Elawyers Elawyers
Ohio| Change

Downs v. Austin, BR-184 (1988)

Court: District Court of Appeal of Florida Number: BR-184 Visitors: 13
Judges: Shivers
Filed: Mar. 11, 1988
Latest Update: Feb. 13, 2020
Summary: 522 So. 2d 931 (1988) Ernest Charles DOWNS, Appellant, v. Ed AUSTIN, Appellee. No. BR-184. District Court of Appeal of Florida, First District. March 11, 1988. Rehearing Denied April 28, 1988. Stephen N. Young of Kramer, Levin, Nessen, Kamin & Frankel, New York City, *932 and Elizabeth L. White of Sheppard & White, Jacksonville, for appellant. Robert A. Butterworth, Atty. Gen., and Raymond L. Marky and John W. Tiedemann, Asst. Attys. Gen., Tallahassee, for appellee. SHIVERS, Judge. Appellant, Er
More
522 So. 2d 931 (1988)

Ernest Charles DOWNS, Appellant,
v.
Ed AUSTIN, Appellee.

No. BR-184.

District Court of Appeal of Florida, First District.

March 11, 1988.
Rehearing Denied April 28, 1988.

Stephen N. Young of Kramer, Levin, Nessen, Kamin & Frankel, New York City, *932 and Elizabeth L. White of Sheppard & White, Jacksonville, for appellant.

Robert A. Butterworth, Atty. Gen., and Raymond L. Marky and John W. Tiedemann, Asst. Attys. Gen., Tallahassee, for appellee.

SHIVERS, Judge.

Appellant, Ernest Charles Downs, appeals from the trial court's refusal to issue a writ of mandamus to compel appellee, State Attorney Ed Austin, to disclose the results of four polygraph tests which the State administered to Larry Johnson, Downs' accomplice in the murder of Jerry Harris. The issue in this case is whether Downs has the right under the Public Records Act to examine and copy the records of Johnson's polygraph tests. We reverse.

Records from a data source
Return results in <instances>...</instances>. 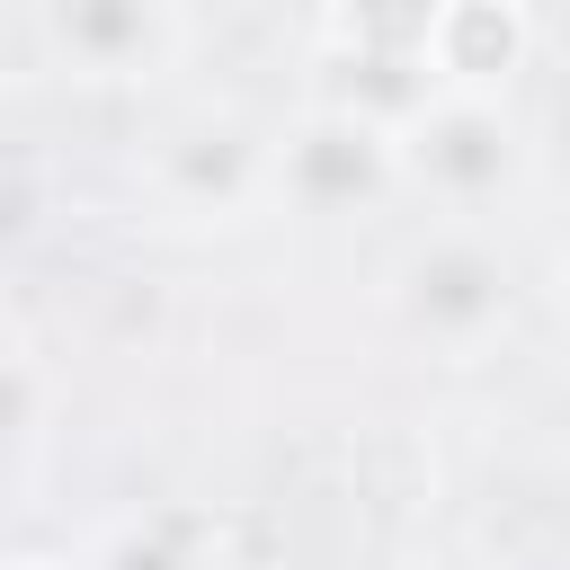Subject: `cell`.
<instances>
[{
    "instance_id": "cell-1",
    "label": "cell",
    "mask_w": 570,
    "mask_h": 570,
    "mask_svg": "<svg viewBox=\"0 0 570 570\" xmlns=\"http://www.w3.org/2000/svg\"><path fill=\"white\" fill-rule=\"evenodd\" d=\"M392 160H401V187L436 205V223H481L499 196L525 187L534 142L499 89H428L392 125Z\"/></svg>"
},
{
    "instance_id": "cell-2",
    "label": "cell",
    "mask_w": 570,
    "mask_h": 570,
    "mask_svg": "<svg viewBox=\"0 0 570 570\" xmlns=\"http://www.w3.org/2000/svg\"><path fill=\"white\" fill-rule=\"evenodd\" d=\"M267 196L294 205V214H312V223H338V214H365V205L401 196L392 125L365 116V107L321 98L312 116H294V125L267 142Z\"/></svg>"
},
{
    "instance_id": "cell-3",
    "label": "cell",
    "mask_w": 570,
    "mask_h": 570,
    "mask_svg": "<svg viewBox=\"0 0 570 570\" xmlns=\"http://www.w3.org/2000/svg\"><path fill=\"white\" fill-rule=\"evenodd\" d=\"M392 312L419 347L472 356L508 330V258L481 240V223H436L392 267Z\"/></svg>"
},
{
    "instance_id": "cell-4",
    "label": "cell",
    "mask_w": 570,
    "mask_h": 570,
    "mask_svg": "<svg viewBox=\"0 0 570 570\" xmlns=\"http://www.w3.org/2000/svg\"><path fill=\"white\" fill-rule=\"evenodd\" d=\"M45 45L89 89H134L178 53V0H36Z\"/></svg>"
},
{
    "instance_id": "cell-5",
    "label": "cell",
    "mask_w": 570,
    "mask_h": 570,
    "mask_svg": "<svg viewBox=\"0 0 570 570\" xmlns=\"http://www.w3.org/2000/svg\"><path fill=\"white\" fill-rule=\"evenodd\" d=\"M525 62L517 0H436L428 18V89H499Z\"/></svg>"
},
{
    "instance_id": "cell-6",
    "label": "cell",
    "mask_w": 570,
    "mask_h": 570,
    "mask_svg": "<svg viewBox=\"0 0 570 570\" xmlns=\"http://www.w3.org/2000/svg\"><path fill=\"white\" fill-rule=\"evenodd\" d=\"M428 18H436V0H338V53L356 71H419L428 80Z\"/></svg>"
},
{
    "instance_id": "cell-7",
    "label": "cell",
    "mask_w": 570,
    "mask_h": 570,
    "mask_svg": "<svg viewBox=\"0 0 570 570\" xmlns=\"http://www.w3.org/2000/svg\"><path fill=\"white\" fill-rule=\"evenodd\" d=\"M419 570H490V561H472V552H436V561H419Z\"/></svg>"
},
{
    "instance_id": "cell-8",
    "label": "cell",
    "mask_w": 570,
    "mask_h": 570,
    "mask_svg": "<svg viewBox=\"0 0 570 570\" xmlns=\"http://www.w3.org/2000/svg\"><path fill=\"white\" fill-rule=\"evenodd\" d=\"M0 570H62V561H36V552H0Z\"/></svg>"
},
{
    "instance_id": "cell-9",
    "label": "cell",
    "mask_w": 570,
    "mask_h": 570,
    "mask_svg": "<svg viewBox=\"0 0 570 570\" xmlns=\"http://www.w3.org/2000/svg\"><path fill=\"white\" fill-rule=\"evenodd\" d=\"M9 347H18V338H9V294H0V356H9Z\"/></svg>"
},
{
    "instance_id": "cell-10",
    "label": "cell",
    "mask_w": 570,
    "mask_h": 570,
    "mask_svg": "<svg viewBox=\"0 0 570 570\" xmlns=\"http://www.w3.org/2000/svg\"><path fill=\"white\" fill-rule=\"evenodd\" d=\"M561 312H570V258H561Z\"/></svg>"
}]
</instances>
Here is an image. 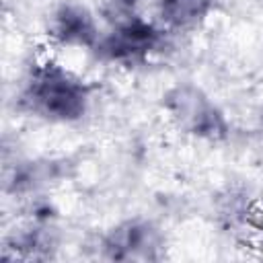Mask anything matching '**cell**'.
<instances>
[{"label":"cell","mask_w":263,"mask_h":263,"mask_svg":"<svg viewBox=\"0 0 263 263\" xmlns=\"http://www.w3.org/2000/svg\"><path fill=\"white\" fill-rule=\"evenodd\" d=\"M23 105L47 119L74 121L86 111L88 88L58 64L47 62L31 72Z\"/></svg>","instance_id":"1"},{"label":"cell","mask_w":263,"mask_h":263,"mask_svg":"<svg viewBox=\"0 0 263 263\" xmlns=\"http://www.w3.org/2000/svg\"><path fill=\"white\" fill-rule=\"evenodd\" d=\"M164 107L183 129L199 138L220 140L228 132V125L218 107L195 86L183 84L173 88L164 99Z\"/></svg>","instance_id":"2"},{"label":"cell","mask_w":263,"mask_h":263,"mask_svg":"<svg viewBox=\"0 0 263 263\" xmlns=\"http://www.w3.org/2000/svg\"><path fill=\"white\" fill-rule=\"evenodd\" d=\"M160 39L162 35L154 25L142 21L140 16H134L123 23H117L107 37L99 39L97 51L107 60L134 62L156 49Z\"/></svg>","instance_id":"3"},{"label":"cell","mask_w":263,"mask_h":263,"mask_svg":"<svg viewBox=\"0 0 263 263\" xmlns=\"http://www.w3.org/2000/svg\"><path fill=\"white\" fill-rule=\"evenodd\" d=\"M158 230L142 220L119 224L107 234L103 242L105 255L113 261H152L158 257Z\"/></svg>","instance_id":"4"},{"label":"cell","mask_w":263,"mask_h":263,"mask_svg":"<svg viewBox=\"0 0 263 263\" xmlns=\"http://www.w3.org/2000/svg\"><path fill=\"white\" fill-rule=\"evenodd\" d=\"M49 33L68 45H86L92 47L99 43L97 23L90 12L80 4H62L49 23Z\"/></svg>","instance_id":"5"},{"label":"cell","mask_w":263,"mask_h":263,"mask_svg":"<svg viewBox=\"0 0 263 263\" xmlns=\"http://www.w3.org/2000/svg\"><path fill=\"white\" fill-rule=\"evenodd\" d=\"M212 0H160V16L171 27H189L205 16Z\"/></svg>","instance_id":"6"},{"label":"cell","mask_w":263,"mask_h":263,"mask_svg":"<svg viewBox=\"0 0 263 263\" xmlns=\"http://www.w3.org/2000/svg\"><path fill=\"white\" fill-rule=\"evenodd\" d=\"M249 222L253 224V226H257L259 230H263V214L259 212V214H255L253 218H249Z\"/></svg>","instance_id":"7"}]
</instances>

> [What to work on]:
(A) Answer these questions using the Downs v. Austin case text, one answer per line, labeled like the questions:
(i) On what date was rehearing denied?
(ii) Which judge wrote the opinion?
(iii) How many polygraph tests did the State give Larry Johnson?
(B) List every attorney named in the Downs v. Austin case text as counsel for either party.
(C) Write the next part of the Downs v. Austin court opinion, starting after its last sentence.

> [Task responses]:
(A)
(i) April 28, 1988
(ii) Shivers
(iii) Four

(B)
Stephen N. Young
Elizabeth L. White
Robert A. Butterworth
Raymond L. Marky
John W. Tiedemann

(C)
To illustrate precisely why Downs wants to examine Johnson's polygraph tests, it is necessary that we briefly recount the facts surrounding Downs' conviction as set forth in the affirmance of his appeal. See Downs v. State, 386 So. 2d 788 (Fla. 1980). In April of 1977, John Barfield approached Downs with an offer of $5,000 to kill Forrest Jerry Harris, a Jacksonville businessman. Downs accepted the offer, and enlisted the help of Larry Johnson. On April 23, 1977, at Downs' urging, Johnson telephoned Harris and identified himself as Joseph Green. Harris was expecting a call from Green, and Johnson told Harris that he wanted to talk to him about importing contraband. The two arranged a meeting in Jacksonville. Downs drove down a dirt road and left Johnson there to await his return with Harris. Downs picked up Harris and drove to the location where he had left Johnson. Harris left the car and approached Johnson. Downs shot Harris four times in the head with a .25 caliber automatic pistol. Together, Downs and Johnson dragged the body off the road into the bushes where Downs again shot Harris in the chest to make sure he was dead. Downs was convicted for the murder of Harris and sentenced to death. He has had two previous appeals. See Downs v. State, 386 So. 2d 788 (Fla. 1980); Downs v. State, 453 So. 2d 1102 (Fla. 1984). The issue which we consider in the instant case is novel and has not been addressed in either of Downs' prior appeals.

On June 23, 1982, Downs' attorney, Maurice Nessen, appeared before the Clemency Board and alleged that Johnson, rather than Downs, was the triggerman in Harris' murder. This hypothesis rested on two evidentiary sources. The first source was the testimony of Harry Felder Murray, cellmate of the mastermind of Harris' murder, John Barfield. Murray testified before Circuit Judge Dorothy Pate that Johnson, rather than Downs, actually pulled the trigger on Harris. The second source was the sworn affidavit of Barfield himself which echoed Murray's depiction of the murder.

Nessen made another contention to the Clemency Board which proceeded on a separate, but related, premise that was connected to the circumstances surrounding Johnson's capture by police after Harris' murder. According to Downs, the police offered Johnson complete immunity from prosecution if he would: (1) tell them the complete truth; (2) not be found to be the triggerman in Harris's murder; (3) testify against all other parties; (4) produce physical evidence of the crime — that is, Harris' body. Nessen told the Clemency Board that Johnson had an irresistible temptation to tell authorities that Downs had actually murdered Harris because Johnson's freedom depended on his deal with the prosecutors that he not have been the triggerman.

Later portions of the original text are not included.